In order to explain this result, we deeply inspected the different clustering solutions. We observed that, first, the Soft-DBSCAN and the FCM algorithms assign each object to more clusters than the FCore, FBorder and FDBScan. Second, for an object its membership values distribution over all fuzzy clusters has often a multi-modal shape for both the Soft-DBSCAN and the FCM. This means that, several clusters share high membership values for the same object. This is not the case for our fuzzy \(\textit{DBSCAN}\) extensions where, in theory, an object can belong to multiple clusters but, in practice, it has membership degrees greater than zero for a limited number of clusters (usually no more than two or three clusters), which seems a reasonable characteristics of real data distributions.

7 Conclusion

In this contribution, we presented three fuzzy extensions of the \(\textit{DBSCAN}\) clustering algorithm, to the aim of modelling distinct density-based characteristics of the objects spatial distributions in the feature space. The main characteristics of these algorithms are the definition of distinct soft constraints to specify the approximate local density of points needed for generating a cluster. Specifically, the first extension, \(\textit{Fuzzy Core DBSCAN}\) allows assigning a core point to a cluster with a membership value; in doing so, clusters can contain core points with different membership values, thus allowing to detect clusters with heterogeneous densities of their nucleus with a single run of the algorithm. The second extension, \(\textit{Fuzzy Border DBSCAN}\), allows generating semi-overlapping clusters with fuzzy border and homogeneous dense cores. The third extension, \(\textit{Fuzzy DBSCAN}\), combines the previous ones thus detecting clusters with both fuzzy core and fuzzy border points, i.e. heterogeneous dense cores and overlapping borders.

The main novelty of the proposal is the intent to control distinct fuzzification characteristics of the clusters that can be generated when using a clustering algorithm, thus suiting distinct application domains, such as user community detection in social networks with partial membership either to disjoint communities \(\textit{Fuzzy Core DBSCAN}\) or to semi-overlapped communities \(\textit{Fuzzy Border DBSCAN}\), and ecosystems detection in satellite images \(\textit{Fuzzy DBSCAN}\).

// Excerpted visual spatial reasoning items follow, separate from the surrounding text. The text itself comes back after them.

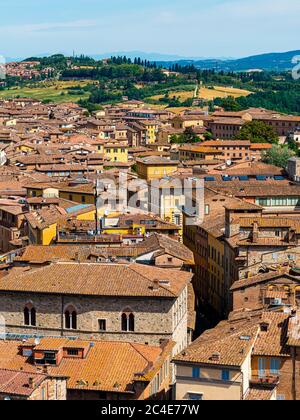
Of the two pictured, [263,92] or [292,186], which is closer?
[292,186]

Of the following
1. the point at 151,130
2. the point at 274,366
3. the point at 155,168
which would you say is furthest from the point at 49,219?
the point at 151,130

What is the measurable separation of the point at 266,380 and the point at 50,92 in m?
139

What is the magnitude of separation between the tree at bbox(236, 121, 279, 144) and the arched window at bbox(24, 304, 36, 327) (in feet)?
195

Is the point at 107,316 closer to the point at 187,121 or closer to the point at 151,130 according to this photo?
the point at 151,130

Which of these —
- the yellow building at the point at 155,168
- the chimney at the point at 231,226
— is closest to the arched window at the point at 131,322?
the chimney at the point at 231,226

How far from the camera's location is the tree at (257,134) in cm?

Furthermore, besides leveraging the specification of the precise input, the proposals supply with a single run a solution that summarizes multiple runs of the original classic \(\textit{DBSCAN}\) algorithm. Experimental comparison w.r.t. state of the art fuzzy clustering approaches over real-world datasets underlined the higher quality of the results produced by our proposals, which better model the fuzzy characteristics of the real datasets.